Pour soutenir cet ouvrage : https://www.decitre.fr/livres/portraits-de-resistants-dans-les-pyrenees-atlantiques-9782366661132.html 

 

… à travers l’exposition

 

Des animaux et des gendarmes au musée de la Gendarmerie à Melun  

Cette exposition dévoile la richesse des relations entre les animaux et les gendarmes depuis des siècles. Lorsque les animaux constituent une menace pour les populations humaines, les gendarmes ont pour mission de protéger ces dernières. Mais les gendarmes ont également à intervenir lorsque des animaux sont maltraités ou font l’objet de pratiques illégales (braconnage, trafics, etc.). Les gendarmes agissent aussi avec des animaux, dans l’accomplissement de leurs missions, ils utilisent eux-mêmes des animaux auxiliaires : chevaux et chiens principalement, mais pas seulement (insectes nécrophages, etc.).

Caricatures ou figures symboliques, les animaux, imaginaires ou non, sont très présents dans les représentations liées à la gendarmerie.

Ce sont autant de facettes animales que l’exposition « Des animaux et des gendarmes » vous propose de découvrir.

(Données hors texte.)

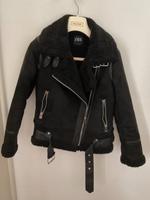 Zara Jacke mit Fell Lederjacke Felljacke Teddy Blazer Mantel S M Nordrhein-Westfalen - Greven Vorschau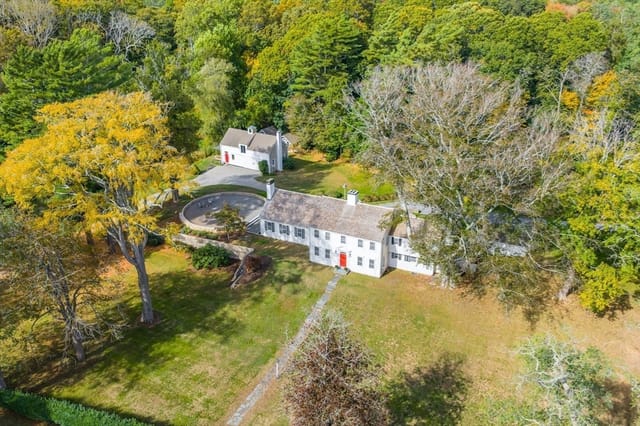 5-bed Single Family at 111 Main Street, Sandwich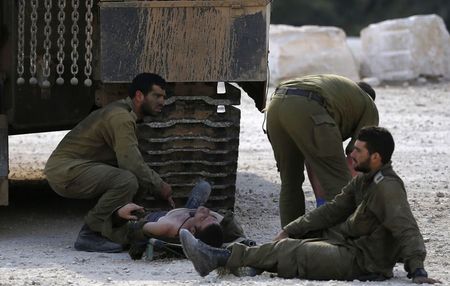 © Reuters. الجيش الإسرائيلي: مقتل 13 جنديا إسرائيليا في معارك غزة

Exposition jusqu’au 22 septembre 2019

Pour soutenir cette exposition : https://www.gendarmerie.interieur.gouv.fr/musee/Le-musee/Expositions/Exposition-Des-animaux-et-des-gendarmes

 

Les recherches d’un historien local

Pierre Naudet a relevé le destin de deux résistants alors peu connus, Renée Simonnet et Roger Morel. Grâce à ses recherches, les noms de Renée Simonnet et Roger Morel ont été gravés sur le monument aux Morts de Grand-Lucé. Pour ce faire, il a écrit à de nombreuses mairies françaises et allemandes pour découvrir l’histoire de Renée Simonnet. Née en 1920, elle travaille comme infirmière lorsque la guerre débute. Elle est entrée en résistance dès le 18 juin 1940. En 1941, elle trouve un emploi à Worms en tant qu’employée de maison. Elle y rencontre un prisonnier français qui lui apporte les plans d’une usine. Elle essaie de les envoyer en France, mais la lettre est ouverte et elle est arrêtée. Le 21 octobre 1943, elle est condamnée et est guillotinée le 17 juillet 1944. Après avoir terminé ses recherches sur Renée Simonnet, Pierre Naudet a ensuite découvert le destin de Roger Morel. Capitaine et inspecteur de l’armée de l’air, au début de la Seconde Guerre mondiale, Roger Morel occupe le poste d’aviateur observateur radio. Il entre en résistance en 1942 à Orange (Vaucluse) où il réceptionne les parachutages. Il est arrêté le 24 avril 1943 et est déporté au camp de Neue Bremm puis à Buchenwald et Dora où il décède le 22 mars 1944.

Renée Simonnet est la seule femme dont le nom est gravé sur un monument aux Morts dans le département de la Sarthe. Les deux résistants découverts par Pierre Naudet figurent aussi sur le mur des noms du mémorial de la Résistance au Mans.

Contact : naudet.p@laposte.net 

Appel à la vigilance

 

Une stèle en souvenir des maquisards vandalisée

photo DR

Une stèle dédiée à la mémoire d’Albert Lieutier et René Jouve, deux maquisards du Maquis Morvan a été saccagée dans la nuit du 21 avril 2019.

Une plainte a été déposée à la gendarmerie de Laragne-Montéglin.

 

Vandalisation du monument aux Morts de la Trétoire (Seine-et-Marne)

Dans la nuit du 16 au 17 avril, le monument aux Morts de la Trétoire a été vandalisé. Les obus entourant le monument ont été enlevés et les marches dégradées.

Ce monument avait été rénové à l’automne 2018 à l’occasion du centenaire de la Première Guerre mondiale.